Nas últimas três décadas, o tema da Agilidade vem ganhando destaque nas empresas brasileiras. O que era, inicialmente, um nicho exclusivo da Tecnologia da Informação (TI) cresceu, difundindo-se em diversas organizações e setores.

Diante do advento de novas tecnologias, da aceleração na troca de informações e da crescente complexidade dos problemas, os modelos tradicionais de gestão enfrentam dilemas cruciais para o sucesso dos projetos. Esses desafios abrangem desde questões técnicas, como a escassez de mão de obra qualificada, até problemas sociais, como a conciliação de uma vida saudável e harmoniosa com prazos cada vez mais curtos.

Neste cenário de expansão a agilidade tem se consolidado como um diferencial competitivo para empresas brasileiras que buscam se destacar em um ambiente de negócios dinâmico e desafiador.

Este artigo busca proporcionar uma nova perspectiva sobre o tema, centralizando as práticas ágeis como epicentro do estudo desta ciência em ascensão, ao trazer à tona questões debatidas e enraizadas na rotina dos agilistas.

Ao longo do artigo, serão abordados o campo e o núcleo da Agilidade, com enfoque nos Modelos Ágeis mais utilizados ressaltando os pontos exitosos desses modelos na construção de uma nova cultura empresarial, indicando uma mudança paradigmática no modo como as organizações brasileiras encaram a gestão de projetos. Para compreender essas definições, utilizarei o conhecimento explícito existente na área da saúde, mais precisamente os estudos voltados para a Saúde Coletiva.

Diferença entre Campo e Núcleo

Diferenciar o campo e o núcleo de atuação é uma tarefa desafiadora. Em profissões clássicas, os papéis sociais estão bem definidos, assim como seus limites e fronteiras com outras ocupações.

Campo

O conceito de campo na saúde coletiva está diretamente ligado à compreensão dos determinantes sociais da saúde. Reconhece-se, assim, que a saúde de uma população não é influenciada apenas por fatores biológicos, mas também por aspectos sociais, econômicos e culturais, gerando uma rede complexa de interações. Outro ponto importante neste conceito é a forma como a interdisciplinaridade é estruturada, trazendo à cena questões sociais e psicológicas.
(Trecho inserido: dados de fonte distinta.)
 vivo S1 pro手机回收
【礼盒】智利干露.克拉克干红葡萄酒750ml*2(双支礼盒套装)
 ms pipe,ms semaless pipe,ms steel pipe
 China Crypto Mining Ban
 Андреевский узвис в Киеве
Utilizando este primeiro aporte e, ao direcionar nosso olhar para o campo da agilidade, identificamos as organizações como ponto inicial de nossa análise. Uma organização tem como princípio atingir objetivos específicos por meio da coordenação de recursos humanos, financeiros e materiais. Seu propósito pode variar desde a geração de lucro até a entrega de serviços sociais, sendo moldada por influências internas e externas.
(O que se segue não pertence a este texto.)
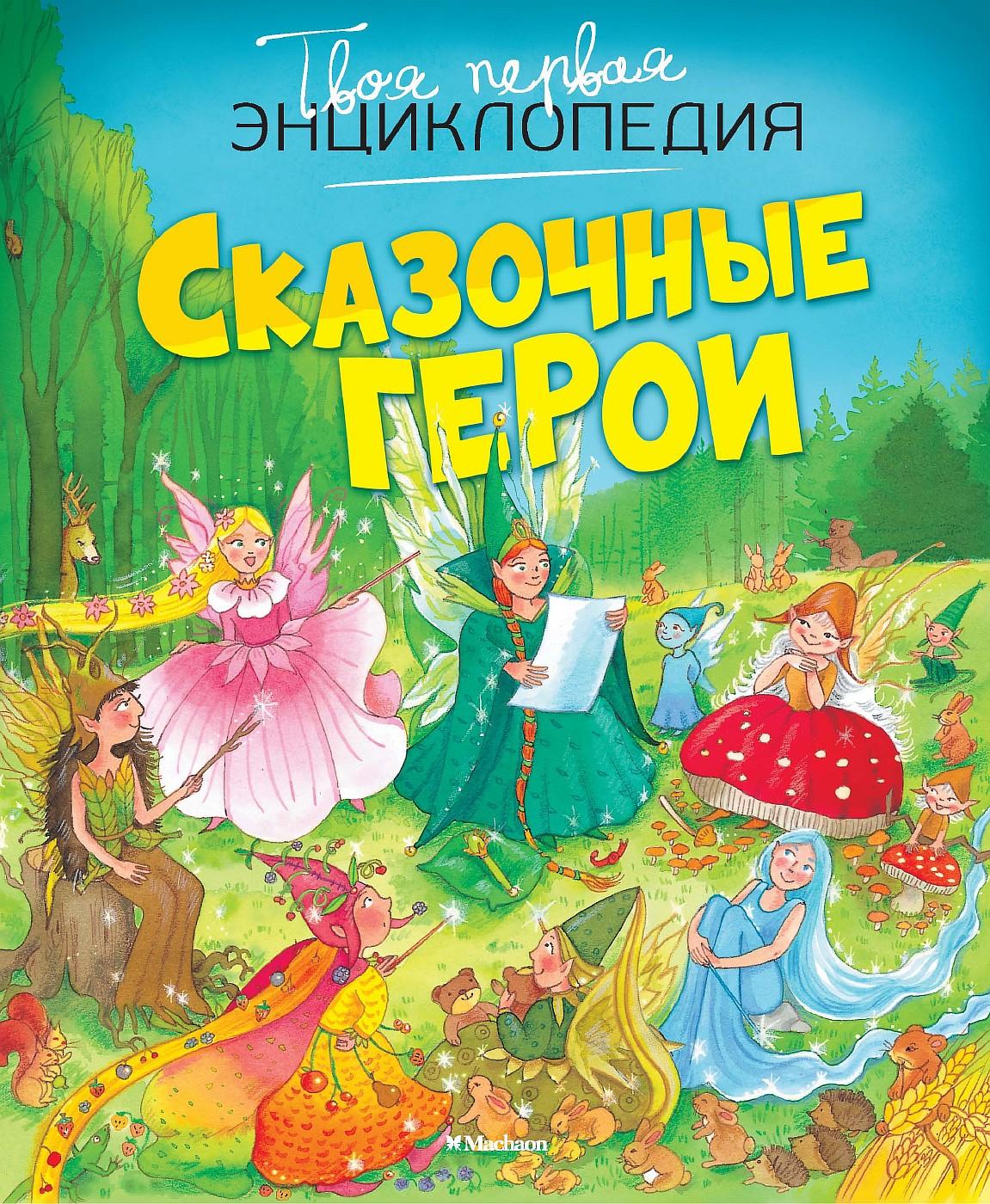 Эмили Бомон, Эммануэль Лепети Сказочные герои ситников в кто есть кто в мире природы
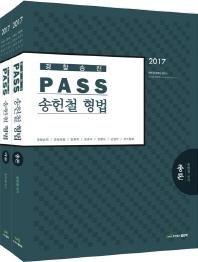 송헌철 형법 총론+각론 세트(2017)(PASS)(전2권)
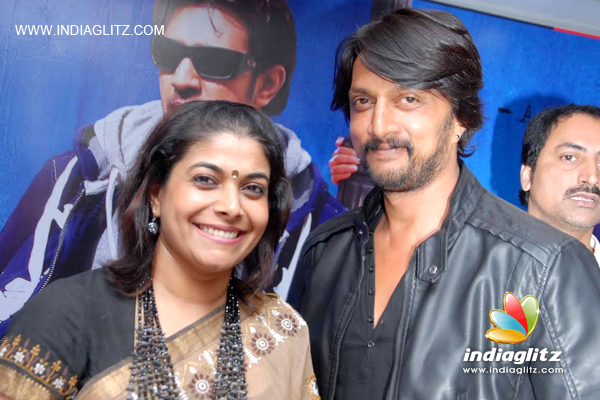 Sudeep case on March 9, four times not appeared - Malayalam News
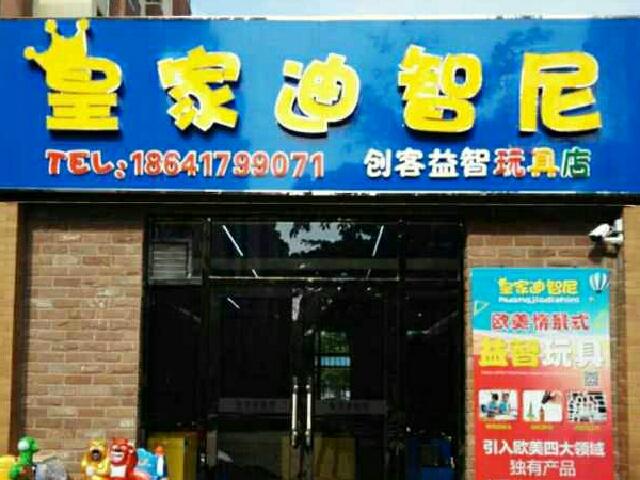 聚焦鲜牛肉潮汕火锅(总部基地旗舰店)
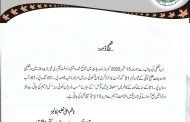 Education Department Colleges Secretariat Muzaffarabad issues corrigendum for advertisement regarding vacancies of Khoi Ratta Kotli AJK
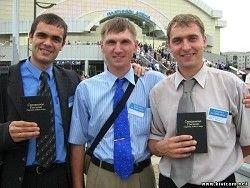 Иегова и секс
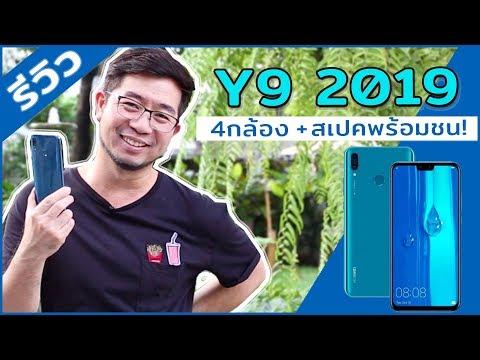 Review | รีวิว Huawei Y9 2019 4 กล้อง อัดสเปคยอดนิยม พร้อมชนในราคา 6,990 บาท - วันที่ 04 Nov 2018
A interconexão entre os campos da Saúde Coletiva e da Agilidade revela uma convergência de abordagens multidisciplinares que levam à otimização tanto da saúde da população quanto do funcionamento eficaz das organizações.
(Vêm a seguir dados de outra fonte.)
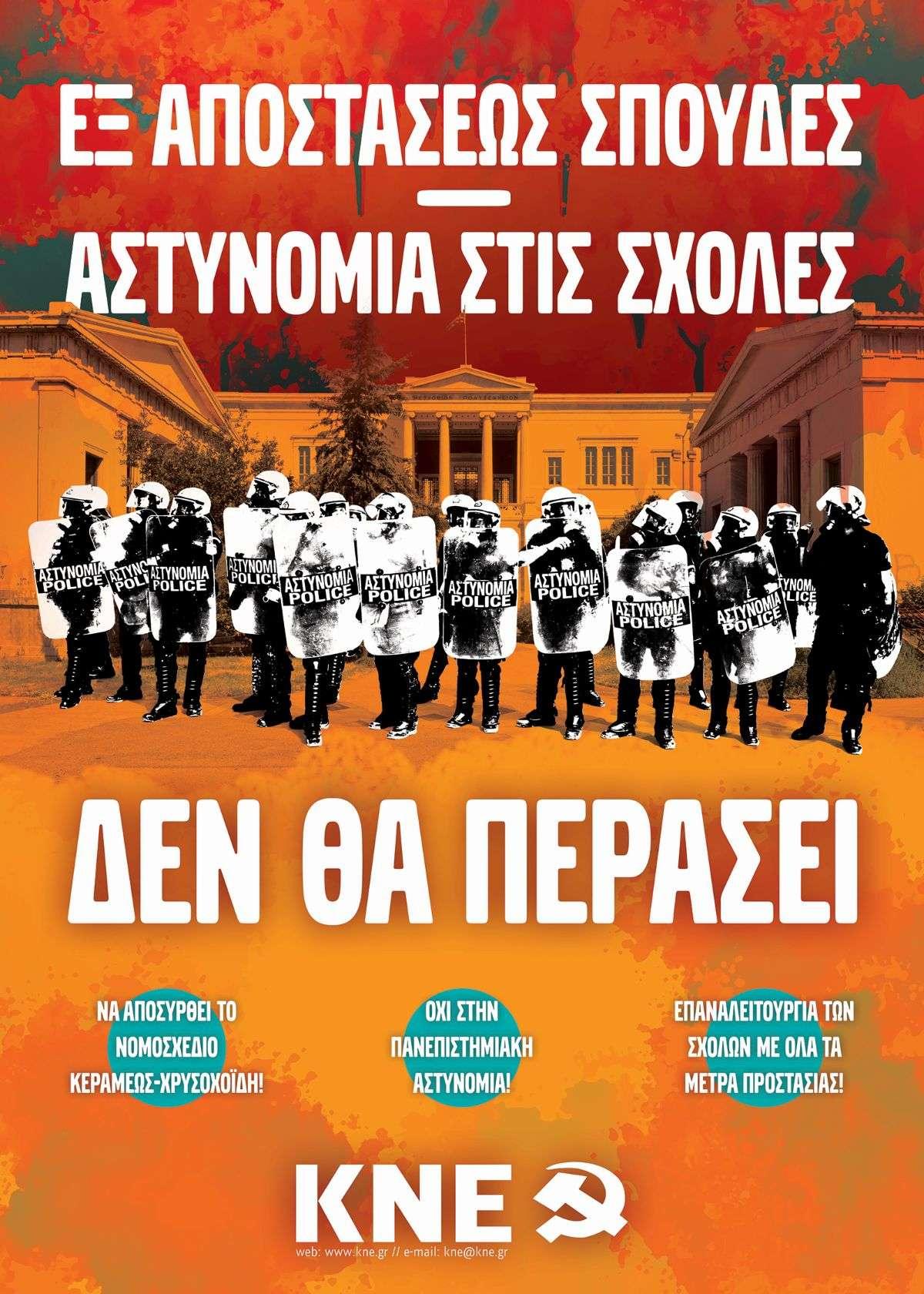 KNE ΚΝΕ poster Afisa καταστολή2021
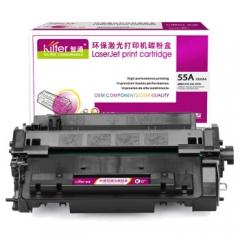 智通ZT CE255A黑鼓(适用HP LaserJetP3015 LaserJetP3015d)     HC.1263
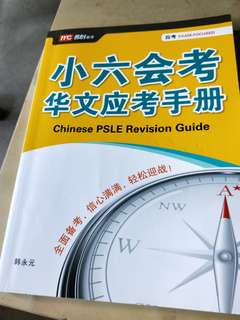 Assessment Books -- Chinese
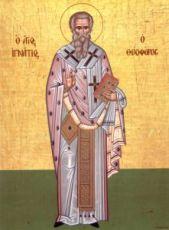 Икона Игнатий Богоносец (рукописная)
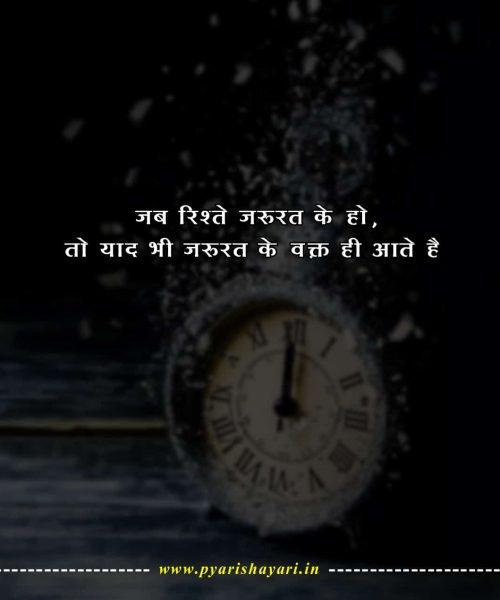 rishte-hindi-message-1
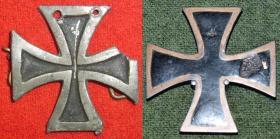 Самодельные солдатские Кульмские кресты из Музея инженерных войск, войск связи и артиллерии (СПб), и Государственного Исторического музея (Москва)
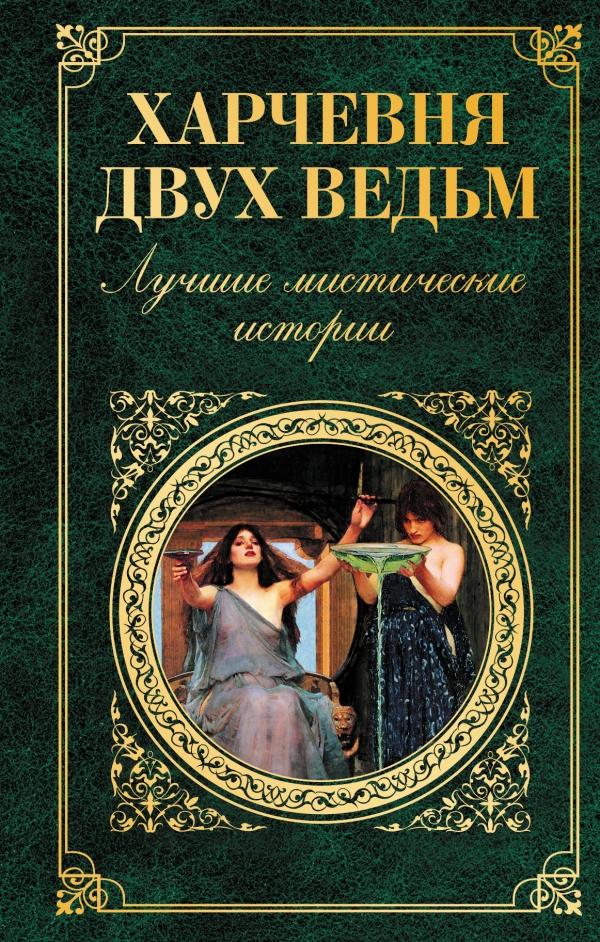 Купить Лучшие мистические истории, Чарльз Диккенс, 978-5-699-92043-3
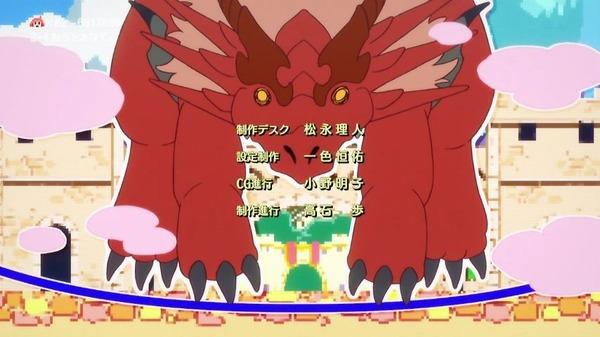 「神撃のバハムート VIRGIN SOUL」2話 (90)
No âmbito da saúde coletiva, a compreensão dos determinantes sociais destaca a complexidade destes, indo além dos fatores biológicos e incorporando questões sociais, econômicas e culturais, contribuindo para uma visão holística.

De forma semelhante, dentro da agilidade, quando dirigimos nosso olhar para as empresas, percebemos a mesma sinergia. Uma organização é um sistema de fatores internos e externos, necessitando de uma coordenação de inúmeros recursos, alinhando-se à interdisciplinaridade proposta na saúde coletiva.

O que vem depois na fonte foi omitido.